A summer of workshops at CASA
By Isabella Stallworthy, Mara Moettus, Kelsi Morgan and Beth Lewis
Each summer the Center for the Adolescents of San Miguel de Allende (CASA) hosts a summer camp lasting three weeks for adolescents ages 12 to 18 who come from all parts of Mexico. With the support of the CASA program for sex and gender education (PESSANE), they participate in workshops on topics such as sexual and reproductive health, social problems, and personal development. The students live in dorms at the CASA facility, and students can receive scholarships to cover up to 90 percent of the cost of attendance.
This year, 28 students travelled from different states of Mexico to spend three weeks living together at CASA in Santa Julia. Some have specific topics they are interested in and others are here just to learn something new. It’s 16-year-old Felipe Fonseca Navarro’s first time at camp, and he has come from seven hours away in Córdoba, Veracruz.
“[The people here] are really nice and open,” says Navarro, who explains that he came because he wanted a new experience and to see San Miguel. He plays the guitar and is interested in learning about addictions of all sorts. “People at home talk about these topics but they talk about them negatively, like jokes among friends. There is never serious discussion,” he comments. Navarro says he is definitely interested in university but has yet to decide on a focus.

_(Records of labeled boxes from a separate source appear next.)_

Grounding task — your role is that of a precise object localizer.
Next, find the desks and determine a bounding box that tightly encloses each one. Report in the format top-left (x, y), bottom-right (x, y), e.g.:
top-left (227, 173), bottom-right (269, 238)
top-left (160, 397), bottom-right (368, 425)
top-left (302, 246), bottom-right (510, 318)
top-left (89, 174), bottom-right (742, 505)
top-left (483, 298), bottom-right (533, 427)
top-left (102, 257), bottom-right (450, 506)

Martin Vernon of Mexico City is 14, but is here for his second summer course. Although still in middle school, he knows that he’d like to pursue a career in chemistry and he has enjoyed the theater and radio activities at the camp so far.
“I’m interested in social problems such as teen pregnancy and sexually transmitted diseases,” he tells us.
Eduardo Pérez Palau Flores, who is also 14, hails from San Luis de Potosí and wants to learn more about sexuality. “I want to be a nutritionist,” he responds when asked about the future. He heard about the camp from his aunt.
María del Socorro Mis Tzab, from Yucatan, aspires to be a bilingual kindergarten teacher for kids who speak both Mayan and Spanish. This is also her first time at CASA summer camp and she wants to learn a little of everything and everybody. “Personally, I have always liked learning about other topics, learning more about the topics that I already know and others. I like to get to know people from other places and to see many other places.” Specifically, she is most interested in personal development.
This CASA summer camp offers students a unique space to learn about both themselves and the society in which they live, and it aims to equip each student to make a positive impact on his or her world. Who knows what these three weeks will inspire?